IMHO, Arch Linux is only good for those with very shallow technical inclinations. For all of my significantly technical use cases, Arch felt like a sham to me.
Off the top of my head, here are some of the things that drove me crazy about Arch.
Up until very recently, Arch Linux had no proper "multilib" support. This meant that in order to compile 32-bit packages on my 64-bit host, I had to recompile GCC. There was a package for this with AUR, but it broke regularly and had to be recompiled, sometimes with patches applied by hand, and with other hacks. This is a problem for me because I like to run a custom Wine, which has only a (useful) 32-bit version. Very recently, the Arch devs put out an official "multilib" repository, which brings them up to par with every other distro I've used. Maybe now their 64-bit updates will stop being days or weeks behind their 32-bit updates.
Speaking of AUR: it sucks. For the uninitiated, the Arch User Repository is an unofficial, source-only repository of supplementary Arch packages. Cool, right? Except that the official package manager (pacman) can't access AUR. Instead, users choose from a set of independent pacman wrapper scripts which download the source packages from AUR, build them, and call pacman to install the newly-built packages. Cool, right? Except that what is by far the most common of the wrapper scripts (yaourt) has been basically unmaintained for years. To top it off, these wrappers are always slow at grabbing AUR packages, because standard procedure is apparently to re-index/re-cache the repository every time its searched. Okay, okay... but these are all *extra* packages anyway, so quit fussing! Except that many, many packages which are available for other distros are only available to Arch users through AUR. As salt in the wound, many AUR packages are "built" by downloading DEB and RPM files, extracting the binaries, moving them, and relinking them. The pattern is vaguely prevalent throughout AUR, but there's no definite procedure for doing this. It's just up to the package's "build" script.
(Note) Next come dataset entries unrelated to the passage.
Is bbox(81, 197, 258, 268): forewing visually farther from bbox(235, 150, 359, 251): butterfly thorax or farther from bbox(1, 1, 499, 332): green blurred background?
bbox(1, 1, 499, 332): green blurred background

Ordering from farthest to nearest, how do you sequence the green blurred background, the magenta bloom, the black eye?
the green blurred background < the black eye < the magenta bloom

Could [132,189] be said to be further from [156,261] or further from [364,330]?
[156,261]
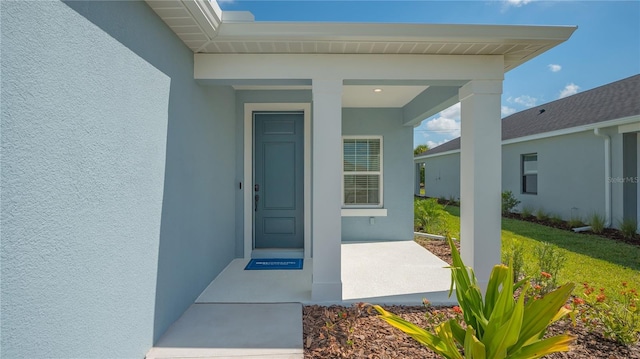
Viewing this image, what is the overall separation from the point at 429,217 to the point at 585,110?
6.70 metres

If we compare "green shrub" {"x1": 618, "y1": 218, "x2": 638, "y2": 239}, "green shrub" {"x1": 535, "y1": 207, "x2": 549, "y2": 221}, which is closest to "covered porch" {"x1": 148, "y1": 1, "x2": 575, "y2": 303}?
"green shrub" {"x1": 618, "y1": 218, "x2": 638, "y2": 239}

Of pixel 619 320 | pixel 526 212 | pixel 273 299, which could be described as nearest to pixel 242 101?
pixel 273 299

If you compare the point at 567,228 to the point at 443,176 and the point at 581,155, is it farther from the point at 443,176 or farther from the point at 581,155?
the point at 443,176

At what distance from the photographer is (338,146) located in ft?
11.7

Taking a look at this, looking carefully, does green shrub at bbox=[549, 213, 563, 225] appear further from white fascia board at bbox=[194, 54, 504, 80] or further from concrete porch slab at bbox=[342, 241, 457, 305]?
white fascia board at bbox=[194, 54, 504, 80]

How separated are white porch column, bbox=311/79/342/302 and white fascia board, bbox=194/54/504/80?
0.62ft

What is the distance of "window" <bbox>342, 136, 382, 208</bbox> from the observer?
6801 millimetres

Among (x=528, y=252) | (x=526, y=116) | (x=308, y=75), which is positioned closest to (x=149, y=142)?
(x=308, y=75)

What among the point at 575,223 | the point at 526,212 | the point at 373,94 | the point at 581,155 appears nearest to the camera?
the point at 373,94

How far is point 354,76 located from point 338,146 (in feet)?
2.80

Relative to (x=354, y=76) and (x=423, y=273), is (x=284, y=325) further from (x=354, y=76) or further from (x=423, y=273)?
(x=354, y=76)

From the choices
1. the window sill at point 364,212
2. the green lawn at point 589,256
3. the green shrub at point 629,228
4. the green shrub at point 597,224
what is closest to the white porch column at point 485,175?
the green lawn at point 589,256

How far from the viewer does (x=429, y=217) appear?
768 centimetres

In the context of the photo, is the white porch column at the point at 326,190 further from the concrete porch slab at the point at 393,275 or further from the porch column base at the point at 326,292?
the concrete porch slab at the point at 393,275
AUR aside, the official package manager, pacman, is pretty unimpressive itself. It doesn't use an indexed cache for fast searching (one AUR/pacman wrapper called tupac does, but pacman doesn't know anything about the tupac cache, so you have to use tupac exclusively for it to help you). It doesn't have a feature for removing obsolete packages, but there are a few different sort-of solutions on the wiki that use existing pacman features and bash hackery to emulate the functionality of things like aptitude or apt-get autoremove. Get this: you can't replace one package with another that "provides" it from a local package on the command line, even though you can with packages installed from an external repository. This applies regardless of the package file itself! In the case of replacing/superseding old packages with others (like forks, compatibility layers, or wrappers), Arch Linux will refuse to install if ANY of the files in the package exist on the system. Standard behavior, but often, the "conflicting file" is a symbolic link used to choose between two versions of a library (eg. the NVIDIA GL.so vs the MESA GL.so), or a sample config file (eg. /etc/samba/smb.conf.example).
Some more minor gripes:
-More than a few official Arch Linux packages install things to /opt and /usr/local for no reason apparent to me.
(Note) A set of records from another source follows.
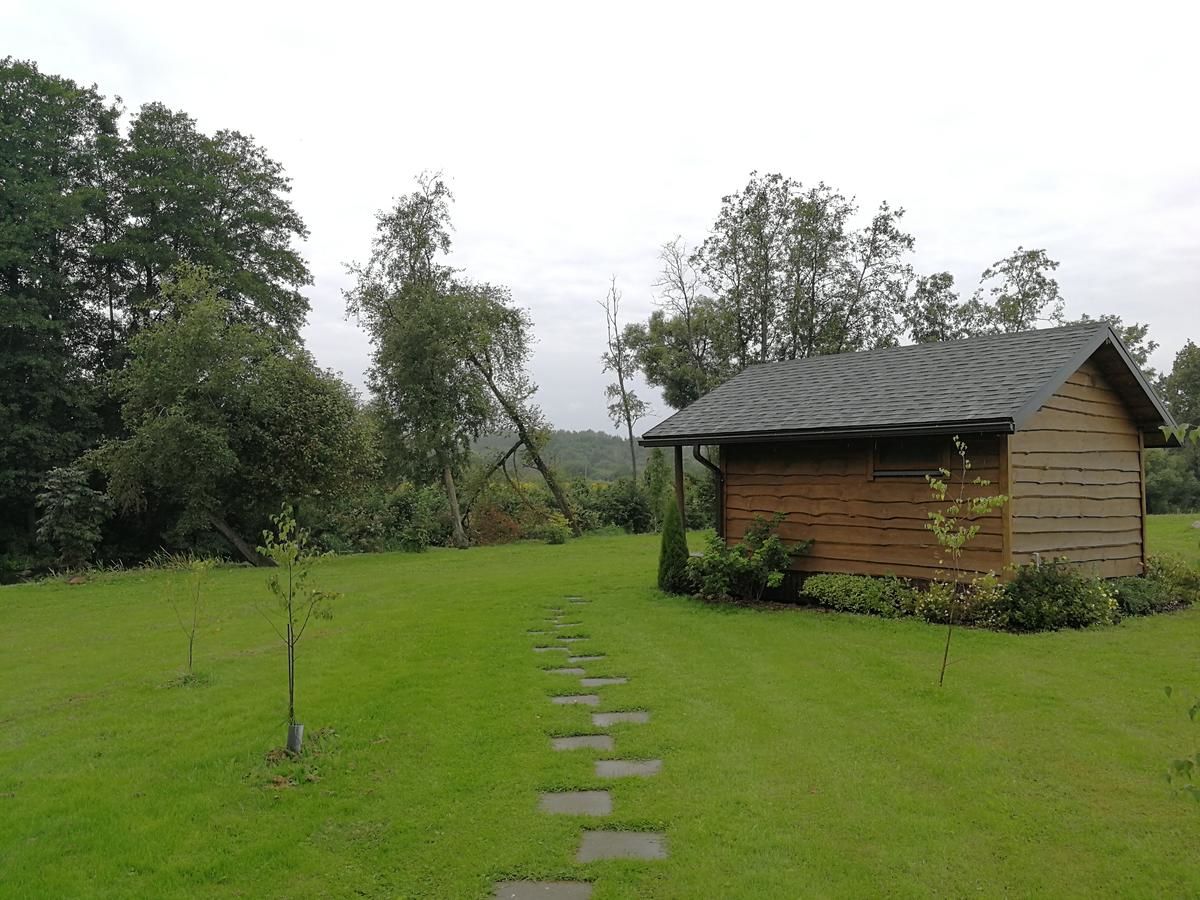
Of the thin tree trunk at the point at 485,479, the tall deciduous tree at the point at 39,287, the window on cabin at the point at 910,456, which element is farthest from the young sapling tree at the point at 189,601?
the thin tree trunk at the point at 485,479

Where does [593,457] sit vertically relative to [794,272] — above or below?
below

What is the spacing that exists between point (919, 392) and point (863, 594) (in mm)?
2943

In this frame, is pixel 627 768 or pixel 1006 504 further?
pixel 1006 504

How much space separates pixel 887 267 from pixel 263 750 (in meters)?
29.1

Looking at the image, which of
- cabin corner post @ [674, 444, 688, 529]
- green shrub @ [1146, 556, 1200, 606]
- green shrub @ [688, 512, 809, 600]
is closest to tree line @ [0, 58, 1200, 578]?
cabin corner post @ [674, 444, 688, 529]

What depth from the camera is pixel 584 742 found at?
521 centimetres

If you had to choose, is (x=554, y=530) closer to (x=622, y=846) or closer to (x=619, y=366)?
(x=619, y=366)

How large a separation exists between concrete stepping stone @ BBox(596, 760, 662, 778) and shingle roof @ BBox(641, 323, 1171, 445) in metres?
6.35

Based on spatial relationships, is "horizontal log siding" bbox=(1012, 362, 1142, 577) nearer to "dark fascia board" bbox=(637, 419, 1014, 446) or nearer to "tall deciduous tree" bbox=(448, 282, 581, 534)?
"dark fascia board" bbox=(637, 419, 1014, 446)

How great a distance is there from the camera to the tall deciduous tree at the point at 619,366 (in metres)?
33.9

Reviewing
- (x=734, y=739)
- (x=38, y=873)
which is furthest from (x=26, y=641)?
(x=734, y=739)

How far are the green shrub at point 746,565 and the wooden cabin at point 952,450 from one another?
0.46m

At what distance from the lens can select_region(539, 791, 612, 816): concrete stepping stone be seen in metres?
4.03

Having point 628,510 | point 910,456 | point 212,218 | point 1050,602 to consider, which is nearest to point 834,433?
point 910,456
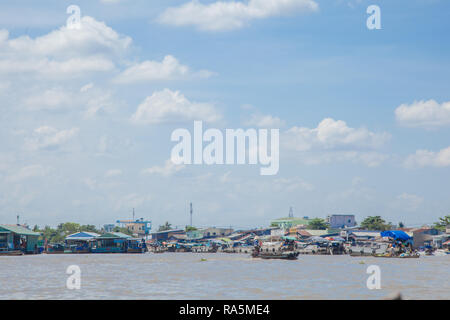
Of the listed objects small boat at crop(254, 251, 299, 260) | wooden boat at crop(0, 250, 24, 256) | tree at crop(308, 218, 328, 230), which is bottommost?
wooden boat at crop(0, 250, 24, 256)

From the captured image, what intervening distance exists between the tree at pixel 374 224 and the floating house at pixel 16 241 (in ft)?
206

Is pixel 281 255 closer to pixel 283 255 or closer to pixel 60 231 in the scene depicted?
pixel 283 255

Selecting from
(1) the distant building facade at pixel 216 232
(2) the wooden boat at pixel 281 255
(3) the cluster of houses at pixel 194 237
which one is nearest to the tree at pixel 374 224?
(3) the cluster of houses at pixel 194 237

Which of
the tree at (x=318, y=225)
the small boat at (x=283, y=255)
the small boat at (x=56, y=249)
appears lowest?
the small boat at (x=56, y=249)

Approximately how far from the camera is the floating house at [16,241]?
258 ft

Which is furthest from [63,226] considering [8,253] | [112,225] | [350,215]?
[350,215]

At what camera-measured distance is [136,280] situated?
3272 cm

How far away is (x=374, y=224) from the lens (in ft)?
370

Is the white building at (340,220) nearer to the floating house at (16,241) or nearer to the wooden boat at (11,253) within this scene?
the floating house at (16,241)

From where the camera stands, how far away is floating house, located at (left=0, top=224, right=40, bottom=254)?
3095 inches

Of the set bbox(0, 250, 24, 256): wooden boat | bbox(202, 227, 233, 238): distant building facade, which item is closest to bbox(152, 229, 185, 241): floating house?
bbox(202, 227, 233, 238): distant building facade

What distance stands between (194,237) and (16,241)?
5652 centimetres

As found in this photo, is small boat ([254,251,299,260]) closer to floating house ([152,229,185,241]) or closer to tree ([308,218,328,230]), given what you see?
tree ([308,218,328,230])
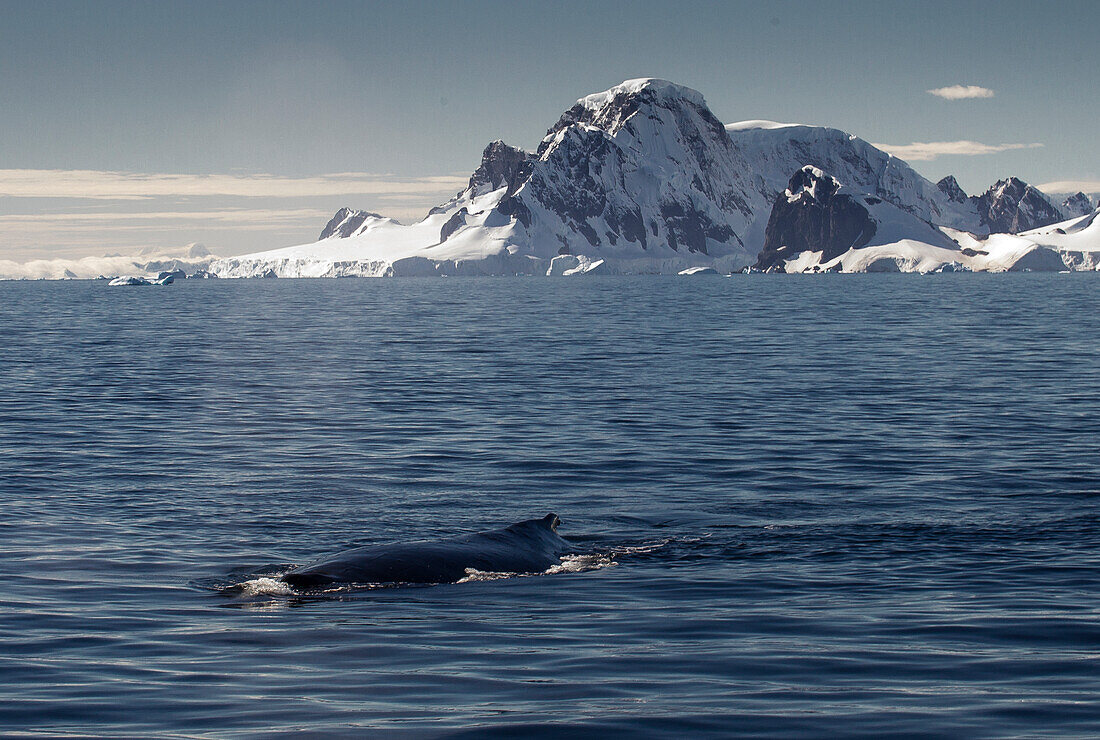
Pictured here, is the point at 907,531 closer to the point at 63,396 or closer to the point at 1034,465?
the point at 1034,465

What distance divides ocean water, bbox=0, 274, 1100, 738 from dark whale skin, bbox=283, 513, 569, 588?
0.30 meters

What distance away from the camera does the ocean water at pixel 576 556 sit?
31.5ft

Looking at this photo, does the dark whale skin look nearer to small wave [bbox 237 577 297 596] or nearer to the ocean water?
small wave [bbox 237 577 297 596]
-Despite Arch's "minimalist" philosophy, their packages are generally less granular than those of a "bloated" distro like Ubuntu. Google "KDEMOD" for a historical, infamous example of this
I already know how to make my own Debian packages; Arch's simple binary package system's offer of easy recompilation means little to me. I've also spent some time with Gentoo, which made AUR seem like a cheap, ugly ripoff. Even with custom-built versions of the standard packages, I found myself disappointed with Arch's ripoff of revdep-rebuild for finding and packages that needed recompiling afterwards. Arch doesn't even offer me anything unique by "combining" the source-based and binary elements; Sabayon Linux does a much better job of it by drawing on the entirety of Gentoo in the place of AUR. Calling AUR "gigantic" in front of someone who's used Gentoo is laughable, especially considering that Gentoo's packages are signed and maintained officially. And you can be _damn_ sure that those packages won't be some kid's weekend experiment with wget and alien.
Arch Linux isn't totally horrible, and it has a decent community. But if you expect a wide range of official packages, or the robustness of apt or yum, it feels like a dirty trick when you test Arch's promise of customization and experimentation. As a highly technical user, I'm much happier on (K)ubuntu, despite the stereotypes regarding both distros.